El muchacho lo miró en silencio. Christmas no bajó la mirada y luego, con ademán casi indiferente, se pasó una mano por la camisa ensangrentada.

—¿Cómo te llamas? —le preguntó el muchacho, no sin cierto respeto.

—Christmas. Y él es Santo.

—Yo soy Joey.

Christmas hizo un gesto afirmativo con la cabeza, sin pronunciar palabra, como si de esa manera hubiera dicho algo, como si se hubiera dignado a dar su aprobación.

—¿Y cómo se llama tu banda? —preguntó el muchacho.

Christmas se metió las manos en los bolsillos, con gesto arrogante. En su bolsillo derecho tocó un clavo grande que había encontrado en la calle esa mañana y que había recogido para fijar mejor el cordel de los paños en la cocina.

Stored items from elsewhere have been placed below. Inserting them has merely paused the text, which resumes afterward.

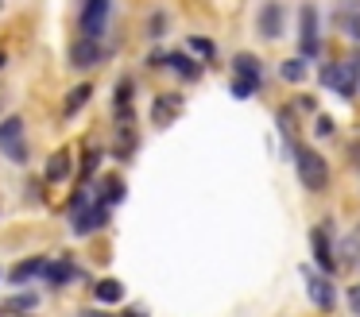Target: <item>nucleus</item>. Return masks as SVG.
<instances>
[{"label": "nucleus", "instance_id": "obj_1", "mask_svg": "<svg viewBox=\"0 0 360 317\" xmlns=\"http://www.w3.org/2000/svg\"><path fill=\"white\" fill-rule=\"evenodd\" d=\"M295 167H298V182H302L310 193L326 190L329 170H326V159H321L314 147H295Z\"/></svg>", "mask_w": 360, "mask_h": 317}, {"label": "nucleus", "instance_id": "obj_2", "mask_svg": "<svg viewBox=\"0 0 360 317\" xmlns=\"http://www.w3.org/2000/svg\"><path fill=\"white\" fill-rule=\"evenodd\" d=\"M0 151L8 155V159H16V162L27 159V147H24V120H20V116H4V120H0Z\"/></svg>", "mask_w": 360, "mask_h": 317}, {"label": "nucleus", "instance_id": "obj_3", "mask_svg": "<svg viewBox=\"0 0 360 317\" xmlns=\"http://www.w3.org/2000/svg\"><path fill=\"white\" fill-rule=\"evenodd\" d=\"M109 23V0H82V12H78V27L86 39H97Z\"/></svg>", "mask_w": 360, "mask_h": 317}, {"label": "nucleus", "instance_id": "obj_4", "mask_svg": "<svg viewBox=\"0 0 360 317\" xmlns=\"http://www.w3.org/2000/svg\"><path fill=\"white\" fill-rule=\"evenodd\" d=\"M298 20H302V58H314V54L321 51V43H318V8L306 4L302 12H298Z\"/></svg>", "mask_w": 360, "mask_h": 317}, {"label": "nucleus", "instance_id": "obj_5", "mask_svg": "<svg viewBox=\"0 0 360 317\" xmlns=\"http://www.w3.org/2000/svg\"><path fill=\"white\" fill-rule=\"evenodd\" d=\"M74 221V236H89V232H97L105 221H109V201H97L94 209H86V213L70 216Z\"/></svg>", "mask_w": 360, "mask_h": 317}, {"label": "nucleus", "instance_id": "obj_6", "mask_svg": "<svg viewBox=\"0 0 360 317\" xmlns=\"http://www.w3.org/2000/svg\"><path fill=\"white\" fill-rule=\"evenodd\" d=\"M179 112H182V97L179 93H167V97H159L155 108H151V124H155V128H167V124L179 120Z\"/></svg>", "mask_w": 360, "mask_h": 317}, {"label": "nucleus", "instance_id": "obj_7", "mask_svg": "<svg viewBox=\"0 0 360 317\" xmlns=\"http://www.w3.org/2000/svg\"><path fill=\"white\" fill-rule=\"evenodd\" d=\"M306 286H310V302H314V306L333 309L337 294H333V283H329V278H318L314 271H306Z\"/></svg>", "mask_w": 360, "mask_h": 317}, {"label": "nucleus", "instance_id": "obj_8", "mask_svg": "<svg viewBox=\"0 0 360 317\" xmlns=\"http://www.w3.org/2000/svg\"><path fill=\"white\" fill-rule=\"evenodd\" d=\"M310 244H314V259L321 263V271H333L337 259H333V247H329V228L326 224H318V228L310 232Z\"/></svg>", "mask_w": 360, "mask_h": 317}, {"label": "nucleus", "instance_id": "obj_9", "mask_svg": "<svg viewBox=\"0 0 360 317\" xmlns=\"http://www.w3.org/2000/svg\"><path fill=\"white\" fill-rule=\"evenodd\" d=\"M70 58H74V66H94V62L101 58V43H97V39H86V35H82L78 43H74Z\"/></svg>", "mask_w": 360, "mask_h": 317}, {"label": "nucleus", "instance_id": "obj_10", "mask_svg": "<svg viewBox=\"0 0 360 317\" xmlns=\"http://www.w3.org/2000/svg\"><path fill=\"white\" fill-rule=\"evenodd\" d=\"M279 31H283V8L279 4H264V12H259V35L275 39Z\"/></svg>", "mask_w": 360, "mask_h": 317}, {"label": "nucleus", "instance_id": "obj_11", "mask_svg": "<svg viewBox=\"0 0 360 317\" xmlns=\"http://www.w3.org/2000/svg\"><path fill=\"white\" fill-rule=\"evenodd\" d=\"M47 263L51 259H43V255H32V259H24L20 267H12V283H27V278H35V275H47Z\"/></svg>", "mask_w": 360, "mask_h": 317}, {"label": "nucleus", "instance_id": "obj_12", "mask_svg": "<svg viewBox=\"0 0 360 317\" xmlns=\"http://www.w3.org/2000/svg\"><path fill=\"white\" fill-rule=\"evenodd\" d=\"M70 151H66V147H58L55 155H51L47 159V182H63L66 174H70Z\"/></svg>", "mask_w": 360, "mask_h": 317}, {"label": "nucleus", "instance_id": "obj_13", "mask_svg": "<svg viewBox=\"0 0 360 317\" xmlns=\"http://www.w3.org/2000/svg\"><path fill=\"white\" fill-rule=\"evenodd\" d=\"M97 302L101 306H112V302H120L124 298V283H117V278H105V283H97Z\"/></svg>", "mask_w": 360, "mask_h": 317}, {"label": "nucleus", "instance_id": "obj_14", "mask_svg": "<svg viewBox=\"0 0 360 317\" xmlns=\"http://www.w3.org/2000/svg\"><path fill=\"white\" fill-rule=\"evenodd\" d=\"M128 101H132V82L124 77V82L117 85V120H120V124L132 120V105H128Z\"/></svg>", "mask_w": 360, "mask_h": 317}, {"label": "nucleus", "instance_id": "obj_15", "mask_svg": "<svg viewBox=\"0 0 360 317\" xmlns=\"http://www.w3.org/2000/svg\"><path fill=\"white\" fill-rule=\"evenodd\" d=\"M341 27L349 31L352 39H360V0H349V4L341 8Z\"/></svg>", "mask_w": 360, "mask_h": 317}, {"label": "nucleus", "instance_id": "obj_16", "mask_svg": "<svg viewBox=\"0 0 360 317\" xmlns=\"http://www.w3.org/2000/svg\"><path fill=\"white\" fill-rule=\"evenodd\" d=\"M43 278H47V283H55V286H63V283H70V278H74V267L66 259H51L47 263V275H43Z\"/></svg>", "mask_w": 360, "mask_h": 317}, {"label": "nucleus", "instance_id": "obj_17", "mask_svg": "<svg viewBox=\"0 0 360 317\" xmlns=\"http://www.w3.org/2000/svg\"><path fill=\"white\" fill-rule=\"evenodd\" d=\"M167 66H174L182 77H186V82H194V77H202V66H198V62H190L186 54H167Z\"/></svg>", "mask_w": 360, "mask_h": 317}, {"label": "nucleus", "instance_id": "obj_18", "mask_svg": "<svg viewBox=\"0 0 360 317\" xmlns=\"http://www.w3.org/2000/svg\"><path fill=\"white\" fill-rule=\"evenodd\" d=\"M89 97H94V85H86V82H82L78 89H70V93H66V108H63V112H66V116H74V112H78V108L86 105Z\"/></svg>", "mask_w": 360, "mask_h": 317}, {"label": "nucleus", "instance_id": "obj_19", "mask_svg": "<svg viewBox=\"0 0 360 317\" xmlns=\"http://www.w3.org/2000/svg\"><path fill=\"white\" fill-rule=\"evenodd\" d=\"M233 70H236V74H248V77H259V58H256V54H236Z\"/></svg>", "mask_w": 360, "mask_h": 317}, {"label": "nucleus", "instance_id": "obj_20", "mask_svg": "<svg viewBox=\"0 0 360 317\" xmlns=\"http://www.w3.org/2000/svg\"><path fill=\"white\" fill-rule=\"evenodd\" d=\"M279 74L287 77V82H302V77H306V58H287L279 66Z\"/></svg>", "mask_w": 360, "mask_h": 317}, {"label": "nucleus", "instance_id": "obj_21", "mask_svg": "<svg viewBox=\"0 0 360 317\" xmlns=\"http://www.w3.org/2000/svg\"><path fill=\"white\" fill-rule=\"evenodd\" d=\"M256 89H259V77H248V74H236L233 77V93H236V97H252Z\"/></svg>", "mask_w": 360, "mask_h": 317}, {"label": "nucleus", "instance_id": "obj_22", "mask_svg": "<svg viewBox=\"0 0 360 317\" xmlns=\"http://www.w3.org/2000/svg\"><path fill=\"white\" fill-rule=\"evenodd\" d=\"M186 43H190V51H194V54H202V58H213V39H205V35H190Z\"/></svg>", "mask_w": 360, "mask_h": 317}, {"label": "nucleus", "instance_id": "obj_23", "mask_svg": "<svg viewBox=\"0 0 360 317\" xmlns=\"http://www.w3.org/2000/svg\"><path fill=\"white\" fill-rule=\"evenodd\" d=\"M97 162H101V151H97V147H89L86 151V159H82V178H89L97 170Z\"/></svg>", "mask_w": 360, "mask_h": 317}, {"label": "nucleus", "instance_id": "obj_24", "mask_svg": "<svg viewBox=\"0 0 360 317\" xmlns=\"http://www.w3.org/2000/svg\"><path fill=\"white\" fill-rule=\"evenodd\" d=\"M117 201H124V182H120V178H109V205H117Z\"/></svg>", "mask_w": 360, "mask_h": 317}, {"label": "nucleus", "instance_id": "obj_25", "mask_svg": "<svg viewBox=\"0 0 360 317\" xmlns=\"http://www.w3.org/2000/svg\"><path fill=\"white\" fill-rule=\"evenodd\" d=\"M349 306H352V313H360V286H352V290H349Z\"/></svg>", "mask_w": 360, "mask_h": 317}, {"label": "nucleus", "instance_id": "obj_26", "mask_svg": "<svg viewBox=\"0 0 360 317\" xmlns=\"http://www.w3.org/2000/svg\"><path fill=\"white\" fill-rule=\"evenodd\" d=\"M329 131H333V120H329V116H321V120H318V136H329Z\"/></svg>", "mask_w": 360, "mask_h": 317}, {"label": "nucleus", "instance_id": "obj_27", "mask_svg": "<svg viewBox=\"0 0 360 317\" xmlns=\"http://www.w3.org/2000/svg\"><path fill=\"white\" fill-rule=\"evenodd\" d=\"M0 70H4V51H0Z\"/></svg>", "mask_w": 360, "mask_h": 317}]
</instances>
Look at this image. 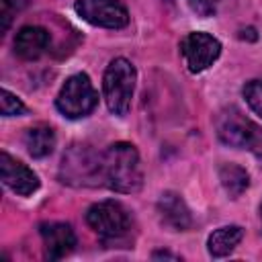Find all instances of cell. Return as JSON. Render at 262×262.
I'll use <instances>...</instances> for the list:
<instances>
[{
  "instance_id": "9",
  "label": "cell",
  "mask_w": 262,
  "mask_h": 262,
  "mask_svg": "<svg viewBox=\"0 0 262 262\" xmlns=\"http://www.w3.org/2000/svg\"><path fill=\"white\" fill-rule=\"evenodd\" d=\"M0 178L6 188L20 196H29L39 188V176L23 162L12 158L10 154H0Z\"/></svg>"
},
{
  "instance_id": "1",
  "label": "cell",
  "mask_w": 262,
  "mask_h": 262,
  "mask_svg": "<svg viewBox=\"0 0 262 262\" xmlns=\"http://www.w3.org/2000/svg\"><path fill=\"white\" fill-rule=\"evenodd\" d=\"M88 227L104 248H131L135 242V221L129 209L113 199L98 201L86 211Z\"/></svg>"
},
{
  "instance_id": "16",
  "label": "cell",
  "mask_w": 262,
  "mask_h": 262,
  "mask_svg": "<svg viewBox=\"0 0 262 262\" xmlns=\"http://www.w3.org/2000/svg\"><path fill=\"white\" fill-rule=\"evenodd\" d=\"M242 94H244L248 106L256 115L262 117V78H254V80L246 82L244 88H242Z\"/></svg>"
},
{
  "instance_id": "20",
  "label": "cell",
  "mask_w": 262,
  "mask_h": 262,
  "mask_svg": "<svg viewBox=\"0 0 262 262\" xmlns=\"http://www.w3.org/2000/svg\"><path fill=\"white\" fill-rule=\"evenodd\" d=\"M151 258H154V260H158V258H168V260H180V258H178L176 254H170V252H162V250H160V252H154V254H151Z\"/></svg>"
},
{
  "instance_id": "5",
  "label": "cell",
  "mask_w": 262,
  "mask_h": 262,
  "mask_svg": "<svg viewBox=\"0 0 262 262\" xmlns=\"http://www.w3.org/2000/svg\"><path fill=\"white\" fill-rule=\"evenodd\" d=\"M135 82H137V72L129 59L115 57L106 66L102 76V94L113 115L125 117L129 113L135 92Z\"/></svg>"
},
{
  "instance_id": "6",
  "label": "cell",
  "mask_w": 262,
  "mask_h": 262,
  "mask_svg": "<svg viewBox=\"0 0 262 262\" xmlns=\"http://www.w3.org/2000/svg\"><path fill=\"white\" fill-rule=\"evenodd\" d=\"M98 104V92L90 82L88 74H74L70 76L61 90L57 92L55 106L68 119H82L88 117Z\"/></svg>"
},
{
  "instance_id": "4",
  "label": "cell",
  "mask_w": 262,
  "mask_h": 262,
  "mask_svg": "<svg viewBox=\"0 0 262 262\" xmlns=\"http://www.w3.org/2000/svg\"><path fill=\"white\" fill-rule=\"evenodd\" d=\"M217 137L229 147H244L262 158V127L246 117L239 108L227 106L215 117Z\"/></svg>"
},
{
  "instance_id": "7",
  "label": "cell",
  "mask_w": 262,
  "mask_h": 262,
  "mask_svg": "<svg viewBox=\"0 0 262 262\" xmlns=\"http://www.w3.org/2000/svg\"><path fill=\"white\" fill-rule=\"evenodd\" d=\"M76 12L90 25L102 29H123L129 23V12L123 0H76Z\"/></svg>"
},
{
  "instance_id": "17",
  "label": "cell",
  "mask_w": 262,
  "mask_h": 262,
  "mask_svg": "<svg viewBox=\"0 0 262 262\" xmlns=\"http://www.w3.org/2000/svg\"><path fill=\"white\" fill-rule=\"evenodd\" d=\"M0 113L2 117H14V115H25L27 113V106L23 104V100L12 94L10 90L2 88L0 90Z\"/></svg>"
},
{
  "instance_id": "8",
  "label": "cell",
  "mask_w": 262,
  "mask_h": 262,
  "mask_svg": "<svg viewBox=\"0 0 262 262\" xmlns=\"http://www.w3.org/2000/svg\"><path fill=\"white\" fill-rule=\"evenodd\" d=\"M180 53H182L188 70L192 74H201L219 59L221 43L209 33L194 31V33H188L180 41Z\"/></svg>"
},
{
  "instance_id": "2",
  "label": "cell",
  "mask_w": 262,
  "mask_h": 262,
  "mask_svg": "<svg viewBox=\"0 0 262 262\" xmlns=\"http://www.w3.org/2000/svg\"><path fill=\"white\" fill-rule=\"evenodd\" d=\"M141 184L143 172L135 145L127 141L111 143L102 151V186L115 192L133 194L141 188Z\"/></svg>"
},
{
  "instance_id": "19",
  "label": "cell",
  "mask_w": 262,
  "mask_h": 262,
  "mask_svg": "<svg viewBox=\"0 0 262 262\" xmlns=\"http://www.w3.org/2000/svg\"><path fill=\"white\" fill-rule=\"evenodd\" d=\"M12 14V10H10V2L8 0H0V31L4 33L6 29H8V25H10V16Z\"/></svg>"
},
{
  "instance_id": "11",
  "label": "cell",
  "mask_w": 262,
  "mask_h": 262,
  "mask_svg": "<svg viewBox=\"0 0 262 262\" xmlns=\"http://www.w3.org/2000/svg\"><path fill=\"white\" fill-rule=\"evenodd\" d=\"M158 215H160V221L174 231H186L192 225V217L184 199L174 190H166L160 194Z\"/></svg>"
},
{
  "instance_id": "3",
  "label": "cell",
  "mask_w": 262,
  "mask_h": 262,
  "mask_svg": "<svg viewBox=\"0 0 262 262\" xmlns=\"http://www.w3.org/2000/svg\"><path fill=\"white\" fill-rule=\"evenodd\" d=\"M59 178L70 186H102V154L86 143L70 145L61 158Z\"/></svg>"
},
{
  "instance_id": "12",
  "label": "cell",
  "mask_w": 262,
  "mask_h": 262,
  "mask_svg": "<svg viewBox=\"0 0 262 262\" xmlns=\"http://www.w3.org/2000/svg\"><path fill=\"white\" fill-rule=\"evenodd\" d=\"M49 31L37 25H27L18 29L14 37V53L23 59H37L49 49Z\"/></svg>"
},
{
  "instance_id": "15",
  "label": "cell",
  "mask_w": 262,
  "mask_h": 262,
  "mask_svg": "<svg viewBox=\"0 0 262 262\" xmlns=\"http://www.w3.org/2000/svg\"><path fill=\"white\" fill-rule=\"evenodd\" d=\"M219 180H221V186L225 188V192L231 199L242 196L246 192V188L250 186V174L246 172V168H242L237 164L219 166Z\"/></svg>"
},
{
  "instance_id": "21",
  "label": "cell",
  "mask_w": 262,
  "mask_h": 262,
  "mask_svg": "<svg viewBox=\"0 0 262 262\" xmlns=\"http://www.w3.org/2000/svg\"><path fill=\"white\" fill-rule=\"evenodd\" d=\"M260 215H262V205H260Z\"/></svg>"
},
{
  "instance_id": "18",
  "label": "cell",
  "mask_w": 262,
  "mask_h": 262,
  "mask_svg": "<svg viewBox=\"0 0 262 262\" xmlns=\"http://www.w3.org/2000/svg\"><path fill=\"white\" fill-rule=\"evenodd\" d=\"M186 4L199 16H213L217 6H219V0H186Z\"/></svg>"
},
{
  "instance_id": "13",
  "label": "cell",
  "mask_w": 262,
  "mask_h": 262,
  "mask_svg": "<svg viewBox=\"0 0 262 262\" xmlns=\"http://www.w3.org/2000/svg\"><path fill=\"white\" fill-rule=\"evenodd\" d=\"M242 237H244V229L239 225H223L209 235V239H207L209 254L213 258H223L235 250V246L242 242Z\"/></svg>"
},
{
  "instance_id": "10",
  "label": "cell",
  "mask_w": 262,
  "mask_h": 262,
  "mask_svg": "<svg viewBox=\"0 0 262 262\" xmlns=\"http://www.w3.org/2000/svg\"><path fill=\"white\" fill-rule=\"evenodd\" d=\"M39 233H41V239L45 246V256L49 260L66 258L76 246V233L70 223H61V221L41 223Z\"/></svg>"
},
{
  "instance_id": "14",
  "label": "cell",
  "mask_w": 262,
  "mask_h": 262,
  "mask_svg": "<svg viewBox=\"0 0 262 262\" xmlns=\"http://www.w3.org/2000/svg\"><path fill=\"white\" fill-rule=\"evenodd\" d=\"M25 145L33 158H45L55 147V131L45 123L33 125L25 133Z\"/></svg>"
}]
</instances>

—¿Sabes leer? —le preguntó a Joey.

—Sí —respondió el muchacho.

Entonces Christmas se volvió hacia Santo, le entregó el clavo y, señalando la pared de la celda, que estaba llena de inscripciones, le ordenó con voz de jefe:

—Escribe el nombre de nuestra banda. Que se acuerden de quiénes somos. Pero escríbelo con letras bien grandes.

Santo cogió el clavo y grabó con fuerza en la pared. Las letras resaltaban blancas sobre la pintura marrón.

—Di… am… ond… Do… gs… —silabeó con esfuerzo Joey, y luego repitió—: Diamond Dogs. —Miró a Christmas—. Qué fuerte… —dijo.